Oral clinical manifestations of amyloidosis can occur in up to 40% of the primary forms, but are rare in secondary forms and extremely rare in localized forms. Only isolated cases of oral amyloid deposits without evidence of systemic affectation have been described in the literature.12,13

Among the oral manifestations, the most frequent a diffuse increase in the tongue that we call macroglossia. The tongue loses its elasticity, becoming increasingly stiff and larger in size. This situation can evolve to produce speech, chewing, and swallowing disorders. In advanced stages, the tongue may not fit inside the oral cavity due to its volume and may even impede ventilation.14 In these advanced cases, treatment must be surgical, consisting of partial glossectomy to alleviate the symptoms and diminish the aesthetic impact.15

Our patient did not present macroglossia, but the second disorder described in the oral cavity characteristic of this disease, although much rarer, consisting of nodular lesions of the tongue and lips. These lesions also are reported in submandibular glands. In a series published by Van der Waal et al in 2002,11 of 11 cases of amyloidosis of the oral cavity in a period of 31 years of follow-up, only 2 appeared in the form of amyloid nodules, while the remaining 9 manifested as macroglossia. These alterations consist of nodular lesions of diverse sizes, indurated on palpation, and frequently adopting a yellowish white color.16 They are distributed throughout the lingual surface, being found mainly towards the back. They also can be observed in other areas of the oral mucosa like the palate, gums, floor of the mouth and lips, as in the case of the patient described.

The differential diagnosis of amyloidosis nodules should be made with disorders like fibromas, lipomas, sarcomas, and salivary gland tumors.12 Biopsies should be made of the lesions to diagnose them by histological analysis.

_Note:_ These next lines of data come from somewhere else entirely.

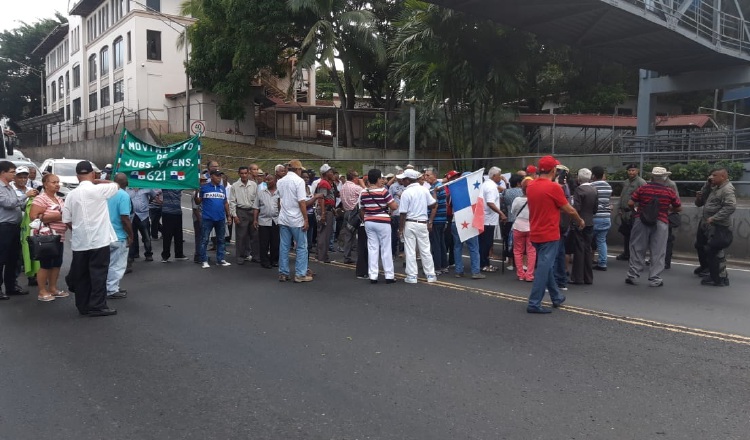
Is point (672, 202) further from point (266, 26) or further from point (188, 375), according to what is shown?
point (266, 26)

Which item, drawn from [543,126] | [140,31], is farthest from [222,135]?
[543,126]

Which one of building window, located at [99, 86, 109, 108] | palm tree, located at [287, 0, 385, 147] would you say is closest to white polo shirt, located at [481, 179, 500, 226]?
palm tree, located at [287, 0, 385, 147]

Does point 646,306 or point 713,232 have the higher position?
point 713,232

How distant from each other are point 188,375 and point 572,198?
7.06 meters

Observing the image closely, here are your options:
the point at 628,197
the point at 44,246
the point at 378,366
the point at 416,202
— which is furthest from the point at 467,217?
the point at 44,246

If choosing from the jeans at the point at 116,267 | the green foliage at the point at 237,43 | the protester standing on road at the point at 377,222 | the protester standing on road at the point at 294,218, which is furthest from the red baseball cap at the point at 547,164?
the green foliage at the point at 237,43

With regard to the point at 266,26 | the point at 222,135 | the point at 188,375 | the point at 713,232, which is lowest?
the point at 188,375

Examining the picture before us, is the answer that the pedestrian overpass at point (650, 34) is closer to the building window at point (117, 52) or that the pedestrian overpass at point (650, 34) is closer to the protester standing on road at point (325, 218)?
the protester standing on road at point (325, 218)

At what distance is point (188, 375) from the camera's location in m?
5.42

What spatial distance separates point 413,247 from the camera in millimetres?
9688

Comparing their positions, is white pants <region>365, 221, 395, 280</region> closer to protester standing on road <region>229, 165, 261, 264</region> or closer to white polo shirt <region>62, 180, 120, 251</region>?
protester standing on road <region>229, 165, 261, 264</region>

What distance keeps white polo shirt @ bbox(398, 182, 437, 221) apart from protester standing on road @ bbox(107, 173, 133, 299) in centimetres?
393

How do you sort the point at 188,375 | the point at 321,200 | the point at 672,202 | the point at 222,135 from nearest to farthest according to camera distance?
the point at 188,375, the point at 672,202, the point at 321,200, the point at 222,135

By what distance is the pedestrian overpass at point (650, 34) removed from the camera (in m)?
16.1
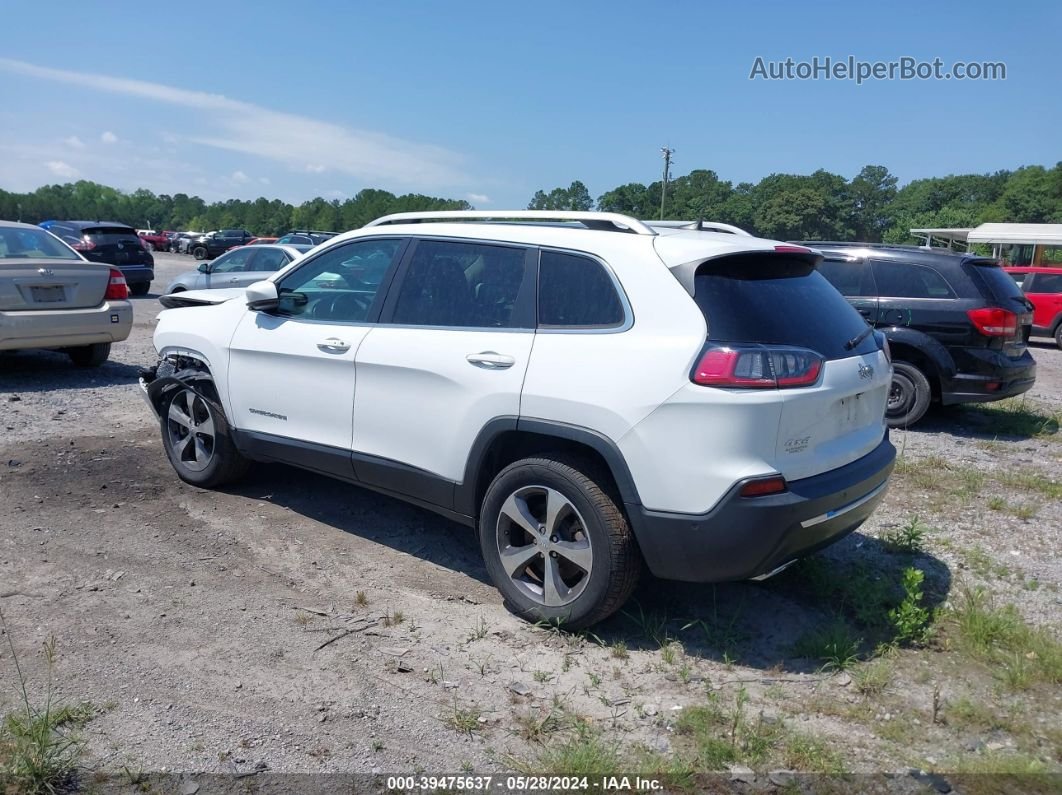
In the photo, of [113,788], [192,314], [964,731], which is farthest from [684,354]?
[192,314]

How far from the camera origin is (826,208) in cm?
8250

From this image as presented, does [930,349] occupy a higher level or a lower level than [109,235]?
lower

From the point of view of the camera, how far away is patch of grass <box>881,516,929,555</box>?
4.85m

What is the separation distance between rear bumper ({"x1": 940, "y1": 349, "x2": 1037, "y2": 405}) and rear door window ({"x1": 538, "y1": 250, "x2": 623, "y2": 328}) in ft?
18.1

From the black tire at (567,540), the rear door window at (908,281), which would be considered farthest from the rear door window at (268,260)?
the black tire at (567,540)

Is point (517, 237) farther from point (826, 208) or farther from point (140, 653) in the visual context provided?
point (826, 208)

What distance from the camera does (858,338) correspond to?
13.1 ft

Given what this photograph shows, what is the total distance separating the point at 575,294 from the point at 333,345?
1.52 meters

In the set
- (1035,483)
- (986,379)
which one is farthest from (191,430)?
(986,379)

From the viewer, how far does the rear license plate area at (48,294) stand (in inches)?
336

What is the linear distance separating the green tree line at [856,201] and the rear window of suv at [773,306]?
51.6 meters

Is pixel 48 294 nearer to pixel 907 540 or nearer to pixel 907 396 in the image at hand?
pixel 907 540

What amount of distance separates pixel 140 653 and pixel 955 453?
21.3ft

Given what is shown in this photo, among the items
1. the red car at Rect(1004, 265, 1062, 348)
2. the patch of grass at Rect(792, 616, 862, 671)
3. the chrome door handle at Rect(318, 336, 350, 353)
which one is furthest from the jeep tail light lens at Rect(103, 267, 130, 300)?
the red car at Rect(1004, 265, 1062, 348)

The histological diagnosis of amyloidosis is based mainly on its staining characteristics. The stain most often used is Congo red, although other less frequently used, histochemical techniques exist that allow amyloid to be differentiated from other substances, such as crystal violet or methyl violet, which produces secondary fluorescence with ultraviolet light when dyed with thioflavines T or S. The diagnosis can be confirmed by electron microscopy.

Amyloidosis should be suspected in patients with underlying systemic disease of long duration, particularly those related to plasmocellular dyscrasias, among which multiple myeloma is notable due to its frequency.

Lingual amyloidosis frequently is associated with primary amyloidosis in the context of plasmocellular dyscrasias, with hyperproduction of light chains of AL immunoglobulins and systemic involvement. More than 88% of patients with primary systemic amyloidosis and the totality of patients with multiple myeloma and systemic amyloidosis present monoclonal light chains, also denominated Bence Jones protein, in serum or urine.8 Therefore, once the histological diagnosis is made, we must diagnose the extension by blood tests, electrocardiography, cardiac ultrasonography, chest radiograph, and others and assess the possible involvement of other body systems.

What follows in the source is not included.